Ok so hey, I've read the first book and I'll try to say some things that may bear on your topic here, how prescience gets around the predestination paradox, well said!
I'm not into Game of Thrones, but I did like Dune. Just started listening to the mythgard series--so good!
SPOILERS AHEAD
There towards the end, where Paul faces down the Emperor and his retinue, I think we get a pretty concise summary of the political situation. He tells the Guild what he's said to the Fremen already: "The power to destroy a thing is the absolute control over it." Though it's the spice that's directly under discussion, we're given to understand that he and his army could overrun the whole universe at this point, right? And yet he's trying very hard to prevent the jihad, chiefly by surviving, not becoming a martyr.
He might not be right about his definition of absolute control, of course: look at the gom jabbar, which he brings up next with the Reverend Mother. She had him in a situation where she had the power to destroy a thing--namely him--but he determined by his actions whether she did or not. Is that fair to say? If so, it's because they both believed in the power of words, of training and ritual in service of a very long-term goal. They believed in prophecy and the possibility of creating something being more important than destroying things.
So the economic (Guild), the political (Emperor and chief Houses), and the religious (Bene Gesserit) are all brought face to face here, but the tensest moments come between individuals. It's where Paul's prescience is blind, but he can feel the importance of the moment for that very reason. Is this one way of getting around the paradox?
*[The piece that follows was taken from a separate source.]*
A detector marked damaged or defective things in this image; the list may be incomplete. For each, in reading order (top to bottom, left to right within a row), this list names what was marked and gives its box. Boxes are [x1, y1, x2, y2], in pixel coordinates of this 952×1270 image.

He defeats one rival--ironically by using his last breath to say he won't say the trigger word, he distracts him enough to win--but it sounds like the other, an almost-Kwisatz Haderach, makes the decision not to kill him despite being ordered to do so. Paul feels a "sense of brotherhood" with him--whatever it was in the Count's depths that stayed his hand, it was greater than political will and the power to destroy, too. Then the Princess makes her choice to go along with Paul's wish to marry. We've heard about her off and on and heard from her before every chapter, so in some sense we get glimpses of the future, too. Besides the branching aspect of Paul's prescience, this seems like the strongest testament to free will, as Jessica explains to Chani--that it matters how people interpret the story, that the two of them will be remembered in terms of that historical process as the story is handed down, rather than determined by the political expediency of the present. Unless they're using the Voice on us through the whole book, it's open to interpretation, not fixed beyond the possibility of change.
I would have a tough time piecing all this together, but it is a mind-expanding read, so those are some of my impressions, for what they're worth!